** Opening GIVEN TEXT block **

A*STAR’s Genome Institute of Singapore led the world’s first large-scale, trans-ethnic Genome Wide Meta Analysis (GWMA) in psoriasis along with researchers from China, USA and Europe.
Psoriasis is an immune-mediated inflammatory disease that results in chronic skin conditions. The study identified 7 novel associations with four novel susceptibiliy loci that have implications in the immune and keratinocyte development. They also carried out trans-ethnic GWMA for 45 susceptibility loci between Caucasians and Chinese cases and controls wherein many loci showed consistent common associations between the two groups.
Interestingly, the study showed that 10 of the probed loci that were strongly correlated to psoriasis were found only in Caucasians and not in Chinese. There are multiple risk factors for psoriasis such as smoking, stress, obesity and genetic susceptibility of the individual. This study furthers our understanding of the influence of genetic components on the increased susceptibility in certain ethnicities compared to others.

** Closing GIVEN TEXT block **
** Opening EXTRACTED MATERIAL block **

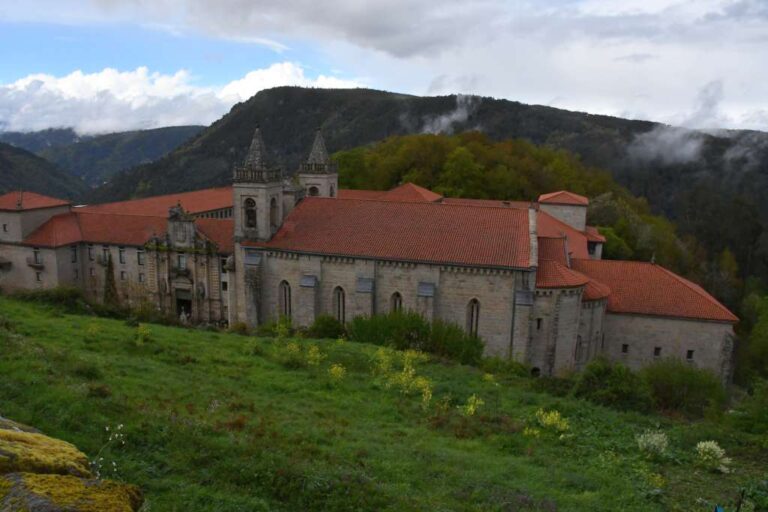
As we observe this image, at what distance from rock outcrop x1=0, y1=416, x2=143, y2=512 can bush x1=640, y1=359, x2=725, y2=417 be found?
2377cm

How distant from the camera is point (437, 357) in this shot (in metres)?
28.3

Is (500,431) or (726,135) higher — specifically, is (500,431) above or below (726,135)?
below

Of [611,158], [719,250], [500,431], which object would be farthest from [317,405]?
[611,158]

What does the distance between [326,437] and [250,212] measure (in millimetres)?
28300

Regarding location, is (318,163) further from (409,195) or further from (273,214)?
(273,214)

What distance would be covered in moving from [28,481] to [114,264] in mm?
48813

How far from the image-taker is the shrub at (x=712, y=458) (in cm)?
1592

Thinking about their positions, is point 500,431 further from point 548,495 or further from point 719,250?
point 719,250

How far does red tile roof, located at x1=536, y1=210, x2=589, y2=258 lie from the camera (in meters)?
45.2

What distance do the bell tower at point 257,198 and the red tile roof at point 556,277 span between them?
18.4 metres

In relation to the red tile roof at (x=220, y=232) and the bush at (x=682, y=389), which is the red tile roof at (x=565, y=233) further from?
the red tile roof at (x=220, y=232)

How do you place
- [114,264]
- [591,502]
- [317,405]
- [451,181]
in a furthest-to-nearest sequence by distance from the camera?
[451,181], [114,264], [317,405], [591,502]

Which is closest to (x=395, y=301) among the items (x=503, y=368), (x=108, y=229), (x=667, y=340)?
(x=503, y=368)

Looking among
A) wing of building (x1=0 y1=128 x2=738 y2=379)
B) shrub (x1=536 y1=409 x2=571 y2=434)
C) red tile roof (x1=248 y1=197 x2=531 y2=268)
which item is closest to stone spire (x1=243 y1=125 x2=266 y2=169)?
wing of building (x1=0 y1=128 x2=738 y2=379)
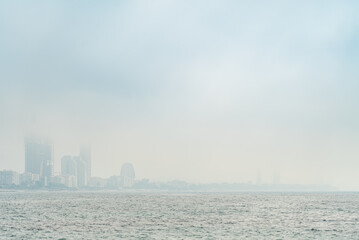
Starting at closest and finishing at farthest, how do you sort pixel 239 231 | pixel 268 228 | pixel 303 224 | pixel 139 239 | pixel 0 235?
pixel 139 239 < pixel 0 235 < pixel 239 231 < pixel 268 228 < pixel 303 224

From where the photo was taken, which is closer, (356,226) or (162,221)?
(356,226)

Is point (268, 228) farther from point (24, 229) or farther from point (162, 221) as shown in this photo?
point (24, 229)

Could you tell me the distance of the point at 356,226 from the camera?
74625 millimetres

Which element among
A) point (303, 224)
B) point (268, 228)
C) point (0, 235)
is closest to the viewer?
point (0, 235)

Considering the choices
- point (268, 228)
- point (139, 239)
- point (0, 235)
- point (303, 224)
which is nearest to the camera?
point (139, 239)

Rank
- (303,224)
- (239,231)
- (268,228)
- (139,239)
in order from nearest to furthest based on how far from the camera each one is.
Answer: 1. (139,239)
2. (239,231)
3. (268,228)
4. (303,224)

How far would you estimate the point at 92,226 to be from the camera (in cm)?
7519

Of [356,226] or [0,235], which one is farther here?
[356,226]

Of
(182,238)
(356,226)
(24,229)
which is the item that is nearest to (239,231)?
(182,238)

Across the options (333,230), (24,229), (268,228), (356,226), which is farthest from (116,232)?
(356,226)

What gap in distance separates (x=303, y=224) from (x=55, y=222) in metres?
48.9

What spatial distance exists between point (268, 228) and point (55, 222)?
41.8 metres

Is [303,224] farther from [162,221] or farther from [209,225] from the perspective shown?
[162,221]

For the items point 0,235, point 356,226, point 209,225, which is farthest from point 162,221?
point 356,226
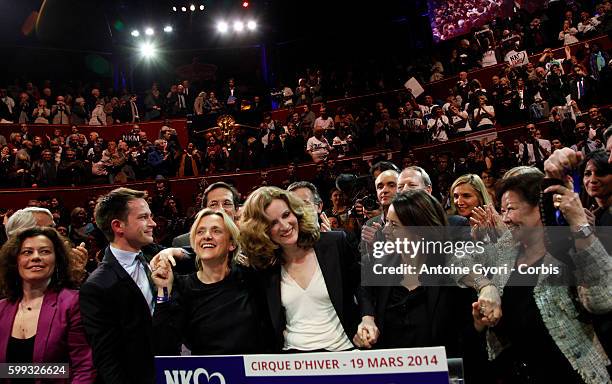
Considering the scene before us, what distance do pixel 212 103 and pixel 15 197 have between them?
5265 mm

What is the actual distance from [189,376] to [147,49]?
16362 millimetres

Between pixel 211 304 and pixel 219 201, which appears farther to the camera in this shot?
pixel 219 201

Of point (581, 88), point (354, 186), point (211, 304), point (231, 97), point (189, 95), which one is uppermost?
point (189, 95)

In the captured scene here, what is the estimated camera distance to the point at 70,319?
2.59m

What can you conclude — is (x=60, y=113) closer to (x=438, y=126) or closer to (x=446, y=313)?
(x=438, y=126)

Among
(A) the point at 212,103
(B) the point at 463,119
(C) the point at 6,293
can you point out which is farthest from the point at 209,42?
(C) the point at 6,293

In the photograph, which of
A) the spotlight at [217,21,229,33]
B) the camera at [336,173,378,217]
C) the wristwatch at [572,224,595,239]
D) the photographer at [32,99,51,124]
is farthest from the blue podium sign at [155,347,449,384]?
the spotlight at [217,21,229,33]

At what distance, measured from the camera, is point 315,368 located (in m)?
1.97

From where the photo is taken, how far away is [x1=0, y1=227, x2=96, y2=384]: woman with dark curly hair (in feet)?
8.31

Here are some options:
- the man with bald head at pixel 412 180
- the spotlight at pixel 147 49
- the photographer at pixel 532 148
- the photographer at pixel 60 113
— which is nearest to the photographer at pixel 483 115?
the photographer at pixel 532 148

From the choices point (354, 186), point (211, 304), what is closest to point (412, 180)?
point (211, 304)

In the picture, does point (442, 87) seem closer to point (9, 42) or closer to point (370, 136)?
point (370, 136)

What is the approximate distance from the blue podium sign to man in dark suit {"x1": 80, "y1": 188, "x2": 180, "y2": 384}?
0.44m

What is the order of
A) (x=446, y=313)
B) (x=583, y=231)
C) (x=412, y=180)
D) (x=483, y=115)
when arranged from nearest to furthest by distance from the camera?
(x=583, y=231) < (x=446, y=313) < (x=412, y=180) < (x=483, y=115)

** Closing EXTRACTED MATERIAL block **

▶ _LIST OF TASKS_
(1) In the psoriasis passage, how many of the probed loci strongly correlated to psoriasis were found only in Caucasians and not in Chinese?
(2) Carry on the psoriasis passage from its final sentence.
The items have nothing to do with what you are asked to do here.

▶ _ANSWERS_
(1) Ten.

(2)
“There are different types of treatments for psoriasis, with each addressing a different root cause of the disease. The only way for a patient to know which treatment best works for his or her condition is to try each over time – this will lead to added costs and time. The benefit of such genetic studies in psoriasis for example, allows the development of future genetic tests that will go a long way to help doctors take the guesswork out of figuring the root cause of disease and shortlist treatments that are known to be the most effective for that patient’s condition,” said Prof Huck-Hui Ng, Executive Director, GIS.